Damian Dillon’s work involves defac­ing doc­u­men­tary pho­tographs of banal sub­jects, insert­ing crude human ges­ture into the aus­tere dis­tance of the pho­to­graphic pic­ture plane.  The results have always been unnerv­ing com­po­si­tions of pow­er­ful effect that I could appre­hend intu­itively, but have never quite under­stood.  I knew that I liked them but I could never locate why.  While this expe­ri­ence was not some­thing I minded, it was a wel­come sur­prise to find in his new show at Arte­real gallery, Jail­break , a level of res­o­lu­tion and cogency that allowed me to bet­ter grap­ple with the forces he puts into play with his process.  What was not sur­pris­ing was that these forces took on the nature of contradiction.

This is per­haps best illus­trated through ref­er­ence to the odd­ity of his names.  Though the show is called Jail­break, all of the works in it are named Real Estate .  The log­i­cal dis­cord of this nam­ing strat­egy is strangely off putting, the two terms belong to com­pletely dif­fer­ent realms of dis­course and their con­junc­tion is awk­ward, unsta­ble, even trans­gres­sive.  Yet, when the ques­tion of their rela­tion is allowed to set­tle, the terms res­onate, draw­ing fas­ci­nat­ing, asym­met­ri­cal con­nec­tions between them.  The con­ti­nu­ity, for instance, between Australia’s con­vict past and it’s cur­rent obses­sion with real estate, or the oblique par­al­lels that run between hous­ing estates and pris­ons – begin to make a kind of sense that is only gen­er­ated through such transgression.

This same strat­egy is at work in Dillon’s pho­tographs of hous­ing estates in Great Britain and Aus­tralia.  Rough frag­ments of these two worlds are brought into abrupt con­junc­tion and marred by shapes crudely drawn in Pho­to­shop or made directly onto the pho­to­graph using an indeli­ble marker.  Dillon’s inter­ven­tions into the pho­to­graphic pic­ture plane have the qual­ity of van­dal­ism, con­tain­ing within them the destruc­tive expres­sion of the desire to break, dis­turb, and dis­rupt the inescapably grim con­ti­nu­ity of the real­i­ties they refer to.  This destruc­tion though is essen­tially cre­ative, seek­ing to decom­pose the rei­fied form of bleak, con­crete and fatal cer­tainty, releas­ing the forces of pos­si­bil­ity con­strained within them.  The cre­ative ges­ture is left crudely incom­plete, trac­ing the child­ish out­line of a human house from of the inhu­man forms that make up its prison.
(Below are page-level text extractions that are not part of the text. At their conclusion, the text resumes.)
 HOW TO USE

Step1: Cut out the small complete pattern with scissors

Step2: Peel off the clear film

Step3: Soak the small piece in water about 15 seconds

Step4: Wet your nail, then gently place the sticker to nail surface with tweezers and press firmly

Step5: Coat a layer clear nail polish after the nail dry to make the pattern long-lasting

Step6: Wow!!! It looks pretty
The effect of all these dis­rup­tions though is one of unex­pected con­ti­nu­ity.   Ros­alind Krauss once observed that the mute­ness of the pho­to­graphic index derived from the implaca­ble con­ti­nu­ity of its pic­ture plane: that it could not be artic­u­lated into dis­crete units of mean­ing, as lan­guage can, gave the pho­to­graph its unspeak­ing aspect.  I was sur­prised to find that despite Dillon’s many dis­rup­tions and break­ages, the con­ti­nu­ity of the pic­ture plane remained, or per­haps closed over its newly dis­uni­fied con­tents, envelop­ing them in its ret­i­cent tes­ti­mony.  This was due, I sus­pect, on the pre­dom­i­nant use of Pho­to­shop to make his marks, which leaves the sur­face of the pho­to­graph intact.  The occa­sional inter­ven­tions onto the lit­eral sur­face, act in con­trast as strik­ing, almost vio­lent accents break­ing the illu­sion of break­age he has cre­ated for us within the pic­ture plane – at once shar­ing the same impulse and ori­gin as the Pho­to­shop marks and yet tak­ing place in a com­pletely dif­fer­ent dimen­sion and thus remark­ing upon and encap­su­lat­ing the entire van­dal­is­tic process in his art.

These works are ulti­mately an expres­sion of hope; a hope sus­tained by the desire to shat­ter or trans­gress the impla­ca­bil­ity of the world as it is, so that some­thing, any­thing might be cre­ated from its ruins.  This expres­sion, though, is itself entrapped in the world it attempts to tear down.  This hope is as fatal­is­tic as the world it bright­ens.  It does not offer us utopic vis­tas or pris­tine Arca­dias or any of the other dreams into which we might escape real­ity. It offers us only pub­lic hous­ing estates, these habi­tats of poverty, fear, and extreme despair and yet, within that world, as a native to it, hope and a wil­fully cre­ative urge dwell as the impulse of run­ning water in a frozen place.